By Mary O’KEEFE
Agree or not, the First Amendment protects certain forms of symbolic speech, according to the Supreme Court. A form of symbolic speech is burning the American flag; however, for many this symbol of the United States has a very special meaning that cannot and should not be burned or just tossed away. Oftentimes that form of respect will have people saving flags for years, regardless of their appearance and even if the material is tattered.
So the question is what can be done with these flags so they are not tossed away but instead disposed of in a dignified way. On July 5 at the Glendale Police Dept. main office Boy Scout Jacob Kautzky revealed his answer to the question of what to do with old flags.

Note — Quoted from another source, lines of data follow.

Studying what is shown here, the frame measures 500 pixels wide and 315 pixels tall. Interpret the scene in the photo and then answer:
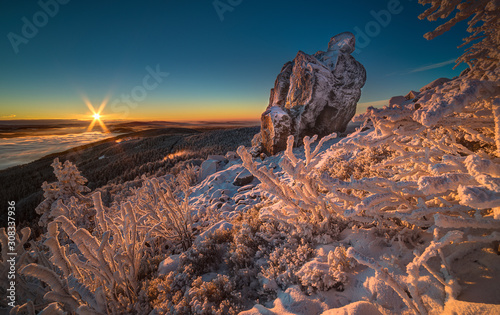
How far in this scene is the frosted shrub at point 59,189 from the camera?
10.4 metres

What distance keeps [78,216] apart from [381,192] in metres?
11.6

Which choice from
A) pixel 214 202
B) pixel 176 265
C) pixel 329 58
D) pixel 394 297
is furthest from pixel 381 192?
pixel 329 58

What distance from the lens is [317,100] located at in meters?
12.5

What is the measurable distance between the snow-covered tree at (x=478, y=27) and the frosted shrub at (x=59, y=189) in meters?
15.3

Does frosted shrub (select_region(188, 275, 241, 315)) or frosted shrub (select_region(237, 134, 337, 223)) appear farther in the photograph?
frosted shrub (select_region(237, 134, 337, 223))

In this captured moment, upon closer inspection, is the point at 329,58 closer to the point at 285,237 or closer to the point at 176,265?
the point at 285,237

Kautzky’s Eagle Scout project was to create a receptacle where people could drop off U.S. flags they want to retire.
The idea for the project began with GPD community officer Amy Tate and an event she attended while representing the GPD.
“Amy Tate was volunteering at an event where the Verdugo Hills Boy Scout Council was,” said Kautzky’s mom Beth.
Tate wanted a box for retired flags and, after speaking with Brandon Meijia, the director of the Verdugo Hills Boy Scout Council, it sounded like this would be an Eagle Scout project that members of Troop 210 would be interested in.
Her request was taken back to Kautzky’s Troop 210 out of Burbank and presented to the Life Scouts who were present. Kautzky thought this would be the perfect Eagle Scout project for him to undertake.
“I felt I wanted a project that would last for many years,” he said.
There are many steps to an Eagle Scout project and deciding what to do is just the first. According to the Boy Scouts of America, the purpose of the Eagle Scout project is to allow Scouts to learn to plan, develop and give leadership to others. The project must meet specific criteria including benefiting the larger community. The Scout must not only plan and design his project but also must raise funds, gather volunteers and lead those volunteering during planned workdays. Scouts often end up reaching out to other businesses and researching their projects.
Kautzky said he first had to find a receptacle, or box, for the flags to be dropped into. He was able to purchase a damaged USPS mailbox that was located at a company in the Midwest. Then he had to have it shipped to his home. He found a welding company, Noel Welding, in California and had it shipped there to repair the dents.
After the repairs were made Kautzky then organized and led volunteers to paint and prep the box for artist Diane Smyres, who designed the logo, and put on the finishing touches.
On July 5 it was placed in the GPD lobby where GPD Chief Manuel Cid accepted the project. Troop 210 leader Brian Moss was also on hand to celebrate the completion of the Eagle Project.
Meijia praised Kautzky and his family for being so supportive of the Boy Scouts over the years and said how proud he was of Kautzky’s Eagle Scout project.
The first flag retirement event will be held by Troop 210 at a ceremony with the Scouts in Carpentaria from Aug. 18-20. After that the flags will continue to be collected and retired by local veteran’s groups like the American Legion Post 288 of La Crescenta.
Kautzky raised over $2,000 and had some funds left after the project was completed. He decided to donate those funds to a non-profit that supports the families of fallen law enforcement officers.